In December 1995 SASO was the first to present a concert at SaddleBrooke. This was the brainstorm of concertmaster Sam Kreiling. The concert sold out, as did a four-concert series the following year. SASO has performed there ever since.
Adam Boyles was the music director for three seasons, bringing bountiful youthful energy and a passion to serve the music. Then the Tucson native moved East to brave the snow and conduct the orchestra at MIT in Boston.
Composer, pianist and conductor Warren Cohen served as music director for eight seasons, routinely commuting from his home in Phoenix, but one year all the way from Hawaii.
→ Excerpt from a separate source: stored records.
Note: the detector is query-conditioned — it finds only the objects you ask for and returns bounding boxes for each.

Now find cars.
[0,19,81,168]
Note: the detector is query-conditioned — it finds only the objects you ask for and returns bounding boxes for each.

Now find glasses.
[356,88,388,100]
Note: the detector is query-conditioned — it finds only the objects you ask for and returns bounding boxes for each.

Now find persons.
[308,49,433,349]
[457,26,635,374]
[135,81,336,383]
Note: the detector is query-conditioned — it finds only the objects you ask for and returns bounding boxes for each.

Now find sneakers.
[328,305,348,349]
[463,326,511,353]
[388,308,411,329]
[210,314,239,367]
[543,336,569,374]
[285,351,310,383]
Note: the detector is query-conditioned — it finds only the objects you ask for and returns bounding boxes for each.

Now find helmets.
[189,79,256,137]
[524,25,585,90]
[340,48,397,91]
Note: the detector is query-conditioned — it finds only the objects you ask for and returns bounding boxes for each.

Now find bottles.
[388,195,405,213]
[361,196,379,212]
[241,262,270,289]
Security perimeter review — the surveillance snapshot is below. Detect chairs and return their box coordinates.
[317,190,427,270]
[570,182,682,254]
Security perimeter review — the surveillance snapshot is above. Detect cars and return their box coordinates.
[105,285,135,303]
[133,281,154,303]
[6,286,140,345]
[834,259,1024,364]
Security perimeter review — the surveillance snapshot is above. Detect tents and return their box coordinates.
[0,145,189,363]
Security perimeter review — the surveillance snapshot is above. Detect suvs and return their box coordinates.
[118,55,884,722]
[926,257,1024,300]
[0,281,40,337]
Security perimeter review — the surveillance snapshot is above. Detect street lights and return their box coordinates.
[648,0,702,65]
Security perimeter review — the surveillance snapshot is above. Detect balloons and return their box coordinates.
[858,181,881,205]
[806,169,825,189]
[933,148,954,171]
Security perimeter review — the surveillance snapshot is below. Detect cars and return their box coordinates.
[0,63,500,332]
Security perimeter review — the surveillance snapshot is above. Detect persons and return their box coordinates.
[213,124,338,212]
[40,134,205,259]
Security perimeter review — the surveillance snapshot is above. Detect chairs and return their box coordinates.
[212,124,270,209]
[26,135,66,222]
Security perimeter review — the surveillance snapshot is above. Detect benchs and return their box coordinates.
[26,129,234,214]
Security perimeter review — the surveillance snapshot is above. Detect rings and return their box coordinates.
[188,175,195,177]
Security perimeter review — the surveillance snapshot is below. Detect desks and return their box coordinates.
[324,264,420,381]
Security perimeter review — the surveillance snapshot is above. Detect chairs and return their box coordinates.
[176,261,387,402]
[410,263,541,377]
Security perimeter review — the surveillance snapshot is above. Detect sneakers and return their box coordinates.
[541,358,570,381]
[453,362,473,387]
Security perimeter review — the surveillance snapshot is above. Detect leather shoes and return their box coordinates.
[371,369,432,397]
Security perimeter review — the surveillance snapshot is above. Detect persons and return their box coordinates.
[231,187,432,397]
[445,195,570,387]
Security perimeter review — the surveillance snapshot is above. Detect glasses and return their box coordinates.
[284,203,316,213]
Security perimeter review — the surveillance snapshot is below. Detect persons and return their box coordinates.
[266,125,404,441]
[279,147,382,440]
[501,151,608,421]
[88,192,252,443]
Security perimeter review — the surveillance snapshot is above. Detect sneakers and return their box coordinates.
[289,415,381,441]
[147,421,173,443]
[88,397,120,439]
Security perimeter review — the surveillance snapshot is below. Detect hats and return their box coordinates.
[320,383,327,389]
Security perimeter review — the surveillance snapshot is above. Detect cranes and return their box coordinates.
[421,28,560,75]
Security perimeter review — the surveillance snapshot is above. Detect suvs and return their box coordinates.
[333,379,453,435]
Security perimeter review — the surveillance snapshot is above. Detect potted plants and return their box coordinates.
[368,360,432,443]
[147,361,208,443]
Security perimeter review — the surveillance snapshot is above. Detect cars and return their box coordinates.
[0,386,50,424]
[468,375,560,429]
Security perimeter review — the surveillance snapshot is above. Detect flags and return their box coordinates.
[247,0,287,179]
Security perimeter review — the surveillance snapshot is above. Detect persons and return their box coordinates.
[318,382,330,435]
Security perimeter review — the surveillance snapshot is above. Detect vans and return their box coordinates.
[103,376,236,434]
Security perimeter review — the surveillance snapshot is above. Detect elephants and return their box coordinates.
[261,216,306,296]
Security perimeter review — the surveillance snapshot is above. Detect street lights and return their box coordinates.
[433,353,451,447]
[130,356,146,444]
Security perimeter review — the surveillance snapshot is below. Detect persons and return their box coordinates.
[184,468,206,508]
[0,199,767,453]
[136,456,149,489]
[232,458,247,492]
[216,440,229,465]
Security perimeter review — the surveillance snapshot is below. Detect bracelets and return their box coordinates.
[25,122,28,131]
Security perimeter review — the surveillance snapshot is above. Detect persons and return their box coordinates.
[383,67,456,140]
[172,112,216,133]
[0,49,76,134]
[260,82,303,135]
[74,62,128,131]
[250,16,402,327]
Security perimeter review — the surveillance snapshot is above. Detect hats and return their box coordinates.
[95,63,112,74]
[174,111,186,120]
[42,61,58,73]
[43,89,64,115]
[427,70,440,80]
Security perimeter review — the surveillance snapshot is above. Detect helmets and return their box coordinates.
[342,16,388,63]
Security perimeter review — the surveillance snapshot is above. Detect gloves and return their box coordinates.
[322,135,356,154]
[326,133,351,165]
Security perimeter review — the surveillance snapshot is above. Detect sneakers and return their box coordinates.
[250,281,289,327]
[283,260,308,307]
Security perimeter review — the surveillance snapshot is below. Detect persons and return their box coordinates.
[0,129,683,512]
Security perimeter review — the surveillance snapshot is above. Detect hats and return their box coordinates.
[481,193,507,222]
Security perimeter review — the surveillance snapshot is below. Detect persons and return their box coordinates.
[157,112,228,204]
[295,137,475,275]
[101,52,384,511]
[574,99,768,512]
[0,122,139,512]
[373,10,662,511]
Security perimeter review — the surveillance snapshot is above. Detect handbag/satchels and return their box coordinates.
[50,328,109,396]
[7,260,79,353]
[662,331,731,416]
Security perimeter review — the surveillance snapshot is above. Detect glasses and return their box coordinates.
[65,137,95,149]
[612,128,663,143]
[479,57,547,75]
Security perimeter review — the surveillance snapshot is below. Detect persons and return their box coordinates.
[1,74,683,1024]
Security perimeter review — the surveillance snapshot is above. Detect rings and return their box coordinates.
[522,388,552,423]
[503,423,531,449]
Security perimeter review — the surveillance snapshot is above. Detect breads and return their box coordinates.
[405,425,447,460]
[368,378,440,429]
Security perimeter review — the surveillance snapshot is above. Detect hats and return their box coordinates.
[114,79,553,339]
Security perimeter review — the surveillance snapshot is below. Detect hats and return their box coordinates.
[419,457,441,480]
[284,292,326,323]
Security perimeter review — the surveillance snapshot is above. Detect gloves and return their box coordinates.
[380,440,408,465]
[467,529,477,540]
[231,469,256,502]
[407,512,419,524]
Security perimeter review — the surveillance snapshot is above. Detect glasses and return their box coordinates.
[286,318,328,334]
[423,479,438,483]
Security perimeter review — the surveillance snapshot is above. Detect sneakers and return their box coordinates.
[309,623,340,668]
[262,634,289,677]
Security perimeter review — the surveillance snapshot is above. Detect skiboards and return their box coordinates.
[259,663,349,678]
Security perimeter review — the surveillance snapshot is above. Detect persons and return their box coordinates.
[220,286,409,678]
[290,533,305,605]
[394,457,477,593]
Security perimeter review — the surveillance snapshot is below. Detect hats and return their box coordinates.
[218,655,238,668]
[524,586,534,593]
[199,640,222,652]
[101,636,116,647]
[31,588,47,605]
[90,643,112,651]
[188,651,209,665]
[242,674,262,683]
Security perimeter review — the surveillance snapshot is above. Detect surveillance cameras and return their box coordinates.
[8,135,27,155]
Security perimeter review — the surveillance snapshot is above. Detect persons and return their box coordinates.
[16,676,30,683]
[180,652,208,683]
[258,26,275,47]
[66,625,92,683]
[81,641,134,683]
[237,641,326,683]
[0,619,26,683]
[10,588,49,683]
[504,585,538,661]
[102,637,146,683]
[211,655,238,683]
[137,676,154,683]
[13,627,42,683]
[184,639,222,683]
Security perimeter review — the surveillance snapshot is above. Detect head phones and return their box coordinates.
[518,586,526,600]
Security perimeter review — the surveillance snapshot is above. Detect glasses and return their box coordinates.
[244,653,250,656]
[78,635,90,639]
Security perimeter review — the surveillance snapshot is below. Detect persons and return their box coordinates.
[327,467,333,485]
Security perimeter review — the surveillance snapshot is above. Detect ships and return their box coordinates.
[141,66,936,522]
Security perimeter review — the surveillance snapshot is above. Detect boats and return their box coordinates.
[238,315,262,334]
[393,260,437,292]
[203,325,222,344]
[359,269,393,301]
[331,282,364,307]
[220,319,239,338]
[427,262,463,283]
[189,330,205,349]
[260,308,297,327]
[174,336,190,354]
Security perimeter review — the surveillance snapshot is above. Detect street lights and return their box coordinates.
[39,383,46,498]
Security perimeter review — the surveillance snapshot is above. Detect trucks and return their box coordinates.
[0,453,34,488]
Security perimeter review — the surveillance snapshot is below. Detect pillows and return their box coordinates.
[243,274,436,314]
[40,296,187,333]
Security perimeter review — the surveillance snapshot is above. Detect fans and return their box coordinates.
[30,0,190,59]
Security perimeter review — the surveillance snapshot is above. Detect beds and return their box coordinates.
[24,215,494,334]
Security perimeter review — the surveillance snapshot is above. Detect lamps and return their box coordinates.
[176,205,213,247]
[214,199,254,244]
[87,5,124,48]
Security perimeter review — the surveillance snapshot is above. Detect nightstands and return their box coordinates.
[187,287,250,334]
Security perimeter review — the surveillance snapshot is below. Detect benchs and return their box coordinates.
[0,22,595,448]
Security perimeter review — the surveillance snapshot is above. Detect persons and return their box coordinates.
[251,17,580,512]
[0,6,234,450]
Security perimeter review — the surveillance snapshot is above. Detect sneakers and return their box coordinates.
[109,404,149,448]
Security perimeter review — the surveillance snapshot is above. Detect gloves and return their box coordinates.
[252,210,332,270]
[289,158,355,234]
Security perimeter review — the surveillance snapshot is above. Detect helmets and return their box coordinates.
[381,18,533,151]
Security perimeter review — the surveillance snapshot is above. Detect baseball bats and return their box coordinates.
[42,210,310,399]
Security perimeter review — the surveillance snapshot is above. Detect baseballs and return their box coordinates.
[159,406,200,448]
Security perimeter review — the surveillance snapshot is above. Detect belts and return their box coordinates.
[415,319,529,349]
His wife, coloratura Carolyn Whitacre, was a favorite soloist.
The first concert was Oct. 28, 1979, conducted by former University of Arizona music professor Henry Johnson, featuring Jonathan Kramer in a Boccherini cello concerto.
One spring SASO proved it has animal attraction. When it played at the Reid Park Zoo, some of the critters sang along with the music
The largest event SASO has produced was Berlioz Te Deum, presented at the Tucson Community Center Music Hall with the Tucson Civic Orchestra, Tucson Masterworks Chorale, Tucson Arizona Boys Chorus and Pima College Singers.
Brazilian-born Linus Lerner, in his first year as music director, challenged the orchestra to learn his native Latin rhythms by playing Villa-Lobos. This proved surprisingly hard to do. We finally got it, but not until the week of the concert.
Turkish maestro Orhan Salliel, after guest-conducting SASO in the fall of 2012, wrote to us, "The time in Tucson I shared with you in SASO for me was so special. I felt the real love of music from the bottom of everyone's hearts. It was something I do not feel often—never, ever in the professional world anymore. Please keep it, save it, try to build everything from this power of love for music."